The records below hold a stretch from the line with "Home Decor Candle" through the line with "Vac-Star 30x40 пакеты"; return exactly those lines, ends included, and nothing more.

- - -

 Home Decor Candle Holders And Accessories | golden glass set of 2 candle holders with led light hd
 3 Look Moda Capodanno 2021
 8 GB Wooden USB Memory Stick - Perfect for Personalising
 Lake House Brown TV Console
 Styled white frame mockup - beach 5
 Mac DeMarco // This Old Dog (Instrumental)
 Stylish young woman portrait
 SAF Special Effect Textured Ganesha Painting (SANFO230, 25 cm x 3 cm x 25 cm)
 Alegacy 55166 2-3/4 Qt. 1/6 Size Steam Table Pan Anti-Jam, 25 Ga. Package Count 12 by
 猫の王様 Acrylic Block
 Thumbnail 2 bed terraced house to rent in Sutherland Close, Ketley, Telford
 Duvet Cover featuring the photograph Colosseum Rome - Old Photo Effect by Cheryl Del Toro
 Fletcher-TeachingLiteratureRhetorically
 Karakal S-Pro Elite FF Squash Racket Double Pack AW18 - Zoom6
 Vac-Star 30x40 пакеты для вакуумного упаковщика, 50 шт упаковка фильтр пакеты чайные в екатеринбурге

- - -

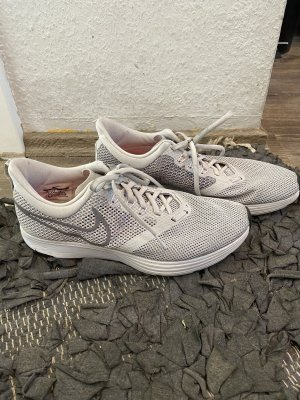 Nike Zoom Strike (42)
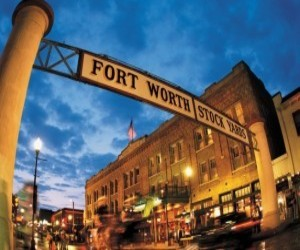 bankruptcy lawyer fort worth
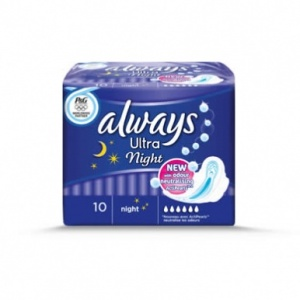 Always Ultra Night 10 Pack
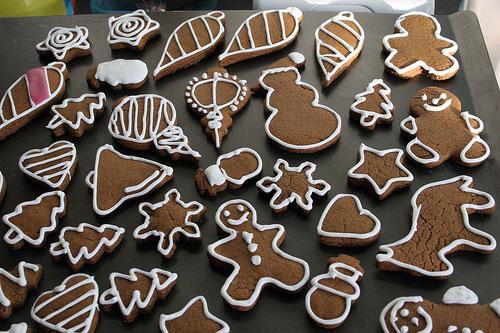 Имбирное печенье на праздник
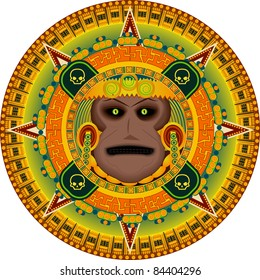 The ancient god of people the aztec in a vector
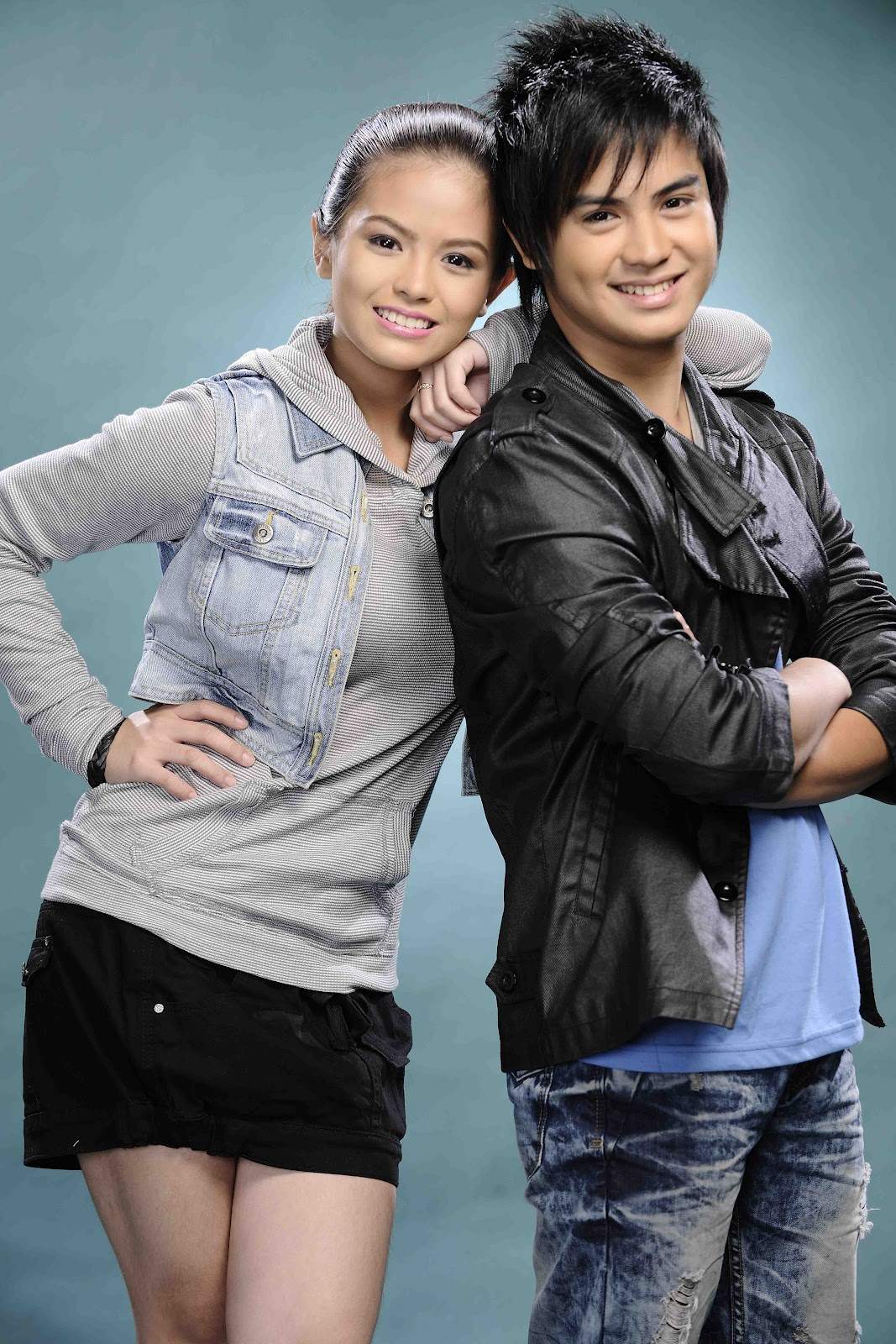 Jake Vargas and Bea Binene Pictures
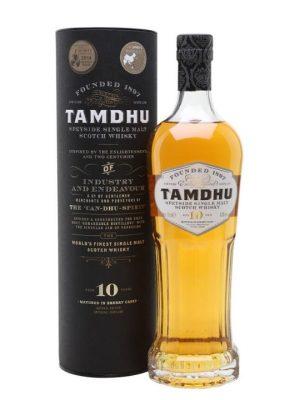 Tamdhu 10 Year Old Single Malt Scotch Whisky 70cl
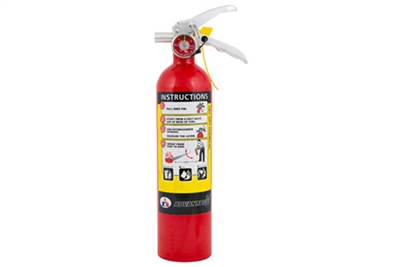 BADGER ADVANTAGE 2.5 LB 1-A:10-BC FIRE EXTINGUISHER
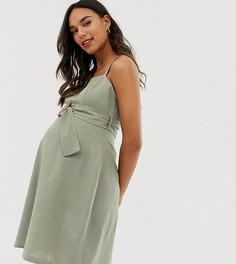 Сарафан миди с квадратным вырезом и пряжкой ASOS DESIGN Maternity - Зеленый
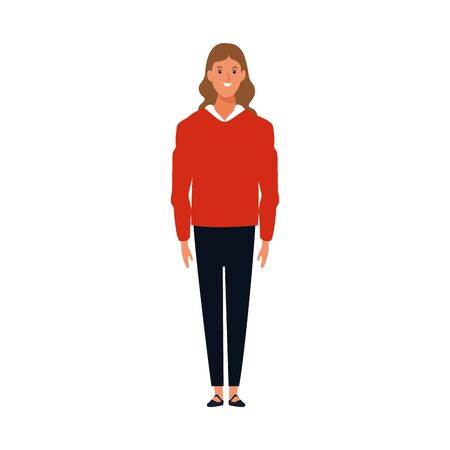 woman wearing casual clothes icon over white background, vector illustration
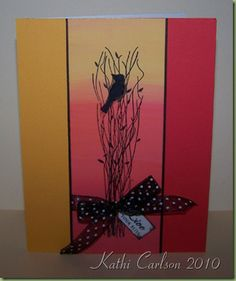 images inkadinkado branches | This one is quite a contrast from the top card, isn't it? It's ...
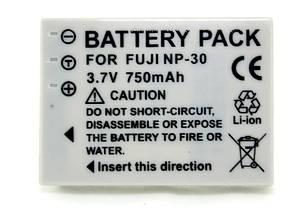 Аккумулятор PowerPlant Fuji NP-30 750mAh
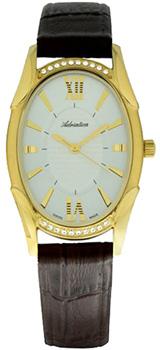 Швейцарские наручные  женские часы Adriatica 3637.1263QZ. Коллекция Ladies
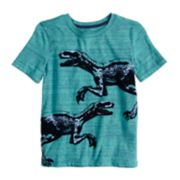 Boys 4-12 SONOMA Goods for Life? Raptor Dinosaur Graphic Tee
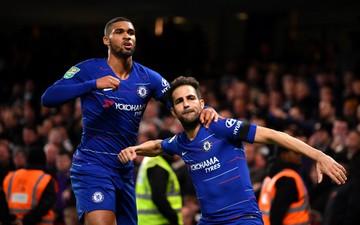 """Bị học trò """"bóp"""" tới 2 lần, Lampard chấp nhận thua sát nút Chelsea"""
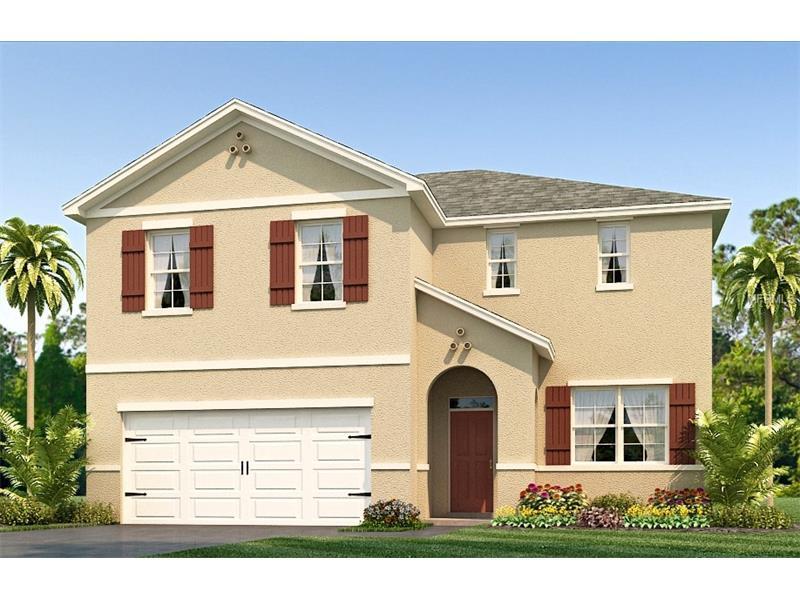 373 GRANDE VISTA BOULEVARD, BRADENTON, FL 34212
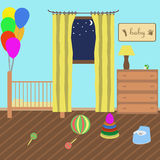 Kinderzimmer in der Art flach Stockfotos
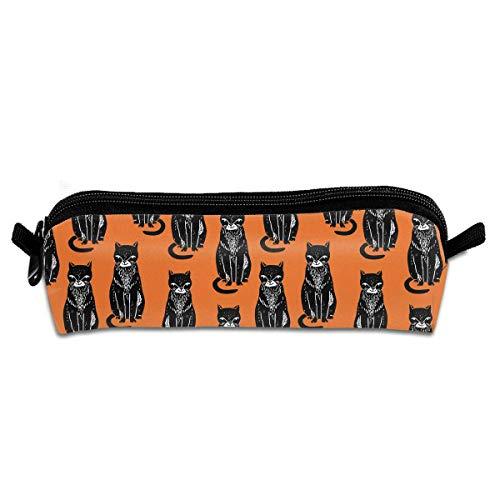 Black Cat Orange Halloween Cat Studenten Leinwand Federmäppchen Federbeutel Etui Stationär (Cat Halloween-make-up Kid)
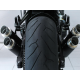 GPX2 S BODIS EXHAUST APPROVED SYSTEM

- - -

* REPLY TO THE EXERCISE
 Home Decor Candle Holders And Accessories | golden glass set of 2 candle holders with led light hd
 3 Look Moda Capodanno 2021
 8 GB Wooden USB Memory Stick - Perfect for Personalising
 Lake House Brown TV Console
 Styled white frame mockup - beach 5
 Mac DeMarco // This Old Dog (Instrumental)
 Stylish young woman portrait
 SAF Special Effect Textured Ganesha Painting (SANFO230, 25 cm x 3 cm x 25 cm)
 Alegacy 55166 2-3/4 Qt. 1/6 Size Steam Table Pan Anti-Jam, 25 Ga. Package Count 12 by
 猫の王様 Acrylic Block
 Thumbnail 2 bed terraced house to rent in Sutherland Close, Ketley, Telford
 Duvet Cover featuring the photograph Colosseum Rome - Old Photo Effect by Cheryl Del Toro
 Fletcher-TeachingLiteratureRhetorically
 Karakal S-Pro Elite FF Squash Racket Double Pack AW18 - Zoom6
 Vac-Star 30x40 пакеты для вакуумного упаковщика, 50 шт упаковка фильтр пакеты чайные в екатеринбурге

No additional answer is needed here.